# EXTRACT PROVIDED

□ □ □ □ □ □ □

Friday, August 22, 2014

Sewing Machine's Needles: lethal weapons in World War II

You know that old Singer sewing machine that used to be in grandma's house?

Well, the needles of these contraptions have been used as lethal weapons.

       On December 23, 1941, the factory of Singer sewing machines, located in Bristol, England, received a strange request: the largest order of sewing machine needles in the whole story. But they were no ordinary needles.The request was full of specifications and conditions. An executive of Singer, intrigued, asked.

     "We do not know exactly what they want. According to the specifications, it seems that they need needles for another purpose other than sewing machines."
      He was right: the same request had REALLY nothing to do with sewing. To begin with, the request was made by the Research Center of the British  Ministry of War, where they did experiments with chemical and biological weapons.

     Researchers there led by British bacteriologist Paul Fildesy, working with Canadian and American scientists - developed a kind of "non-destructive" weapon. Meaning, not in the sense of big explosions. They wanted a highly lethal weapon to be used in open field against enemy troops, but that would not destroy the location as conventional bombs and mustard gas did.

□ □ □ □ □ □ □

In the post about Singer sewing machine needles, on what date did the Bristol factory receive the unusual needle order?

□ □ □ □ □ □ □

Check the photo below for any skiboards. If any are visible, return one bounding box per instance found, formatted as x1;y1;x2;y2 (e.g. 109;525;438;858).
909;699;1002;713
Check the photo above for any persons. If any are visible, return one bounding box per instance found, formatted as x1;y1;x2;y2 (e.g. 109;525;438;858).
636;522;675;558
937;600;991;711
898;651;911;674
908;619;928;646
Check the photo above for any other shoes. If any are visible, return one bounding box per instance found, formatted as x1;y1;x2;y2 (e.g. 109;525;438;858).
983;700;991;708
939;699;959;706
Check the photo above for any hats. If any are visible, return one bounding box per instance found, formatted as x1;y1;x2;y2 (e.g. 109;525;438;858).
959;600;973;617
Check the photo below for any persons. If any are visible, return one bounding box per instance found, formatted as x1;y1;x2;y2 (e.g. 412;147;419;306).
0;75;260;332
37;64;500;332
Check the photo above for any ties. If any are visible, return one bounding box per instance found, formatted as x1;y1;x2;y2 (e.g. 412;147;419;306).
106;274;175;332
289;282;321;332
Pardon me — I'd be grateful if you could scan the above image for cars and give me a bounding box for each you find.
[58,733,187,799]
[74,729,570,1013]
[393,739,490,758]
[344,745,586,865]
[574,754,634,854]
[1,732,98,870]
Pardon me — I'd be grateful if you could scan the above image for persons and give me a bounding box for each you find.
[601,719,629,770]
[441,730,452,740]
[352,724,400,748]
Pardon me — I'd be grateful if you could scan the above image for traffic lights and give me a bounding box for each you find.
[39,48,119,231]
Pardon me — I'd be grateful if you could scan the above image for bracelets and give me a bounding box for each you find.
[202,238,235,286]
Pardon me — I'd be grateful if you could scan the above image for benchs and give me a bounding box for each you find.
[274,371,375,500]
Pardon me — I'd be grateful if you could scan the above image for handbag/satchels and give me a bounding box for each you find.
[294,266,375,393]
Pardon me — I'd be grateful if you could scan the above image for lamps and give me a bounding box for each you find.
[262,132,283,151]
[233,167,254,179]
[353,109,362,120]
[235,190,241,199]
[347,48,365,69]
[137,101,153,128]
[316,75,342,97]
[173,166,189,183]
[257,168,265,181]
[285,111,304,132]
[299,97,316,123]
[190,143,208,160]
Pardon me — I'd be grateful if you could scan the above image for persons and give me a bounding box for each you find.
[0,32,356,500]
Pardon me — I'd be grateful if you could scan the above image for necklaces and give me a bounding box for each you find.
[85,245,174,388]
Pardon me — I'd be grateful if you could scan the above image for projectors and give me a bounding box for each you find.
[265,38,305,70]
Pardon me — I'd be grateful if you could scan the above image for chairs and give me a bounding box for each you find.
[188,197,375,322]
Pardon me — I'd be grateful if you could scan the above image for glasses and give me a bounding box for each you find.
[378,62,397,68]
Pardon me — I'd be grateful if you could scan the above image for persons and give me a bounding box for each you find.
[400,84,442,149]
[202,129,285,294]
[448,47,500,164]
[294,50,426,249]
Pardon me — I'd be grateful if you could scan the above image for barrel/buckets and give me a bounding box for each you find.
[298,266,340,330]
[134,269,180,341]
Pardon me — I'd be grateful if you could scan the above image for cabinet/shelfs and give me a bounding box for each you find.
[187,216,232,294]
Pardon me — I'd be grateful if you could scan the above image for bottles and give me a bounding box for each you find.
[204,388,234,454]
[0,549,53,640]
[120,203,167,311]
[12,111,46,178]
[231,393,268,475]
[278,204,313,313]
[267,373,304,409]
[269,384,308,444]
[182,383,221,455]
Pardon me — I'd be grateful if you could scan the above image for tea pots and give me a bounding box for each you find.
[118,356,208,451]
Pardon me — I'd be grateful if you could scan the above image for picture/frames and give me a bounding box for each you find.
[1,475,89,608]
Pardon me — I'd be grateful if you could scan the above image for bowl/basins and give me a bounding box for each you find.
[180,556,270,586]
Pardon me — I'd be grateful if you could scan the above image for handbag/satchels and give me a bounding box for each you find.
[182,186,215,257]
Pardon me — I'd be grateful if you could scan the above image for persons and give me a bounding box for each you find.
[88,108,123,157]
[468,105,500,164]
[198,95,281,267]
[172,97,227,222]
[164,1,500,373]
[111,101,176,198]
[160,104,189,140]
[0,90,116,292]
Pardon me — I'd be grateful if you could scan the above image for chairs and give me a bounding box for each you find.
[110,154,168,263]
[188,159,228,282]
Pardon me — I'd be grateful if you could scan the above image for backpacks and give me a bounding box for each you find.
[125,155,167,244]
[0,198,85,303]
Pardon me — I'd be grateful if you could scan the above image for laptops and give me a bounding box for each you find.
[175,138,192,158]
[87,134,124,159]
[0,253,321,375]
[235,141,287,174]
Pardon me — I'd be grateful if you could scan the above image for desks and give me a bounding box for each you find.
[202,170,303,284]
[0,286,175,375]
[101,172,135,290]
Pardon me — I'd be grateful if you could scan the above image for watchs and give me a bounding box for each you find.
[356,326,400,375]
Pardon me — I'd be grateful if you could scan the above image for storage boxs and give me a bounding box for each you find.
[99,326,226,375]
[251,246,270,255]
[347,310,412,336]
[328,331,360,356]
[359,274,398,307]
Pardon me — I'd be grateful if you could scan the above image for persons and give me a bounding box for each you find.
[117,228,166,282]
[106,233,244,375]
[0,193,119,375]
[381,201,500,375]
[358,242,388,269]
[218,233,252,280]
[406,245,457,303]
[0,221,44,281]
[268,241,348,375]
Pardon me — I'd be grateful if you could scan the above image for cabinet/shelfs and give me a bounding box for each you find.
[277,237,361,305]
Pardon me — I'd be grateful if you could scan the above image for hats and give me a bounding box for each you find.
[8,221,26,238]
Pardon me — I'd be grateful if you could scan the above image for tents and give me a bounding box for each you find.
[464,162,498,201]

□ □ □ □ □ □ □

# SOLUTION
December 23, 1941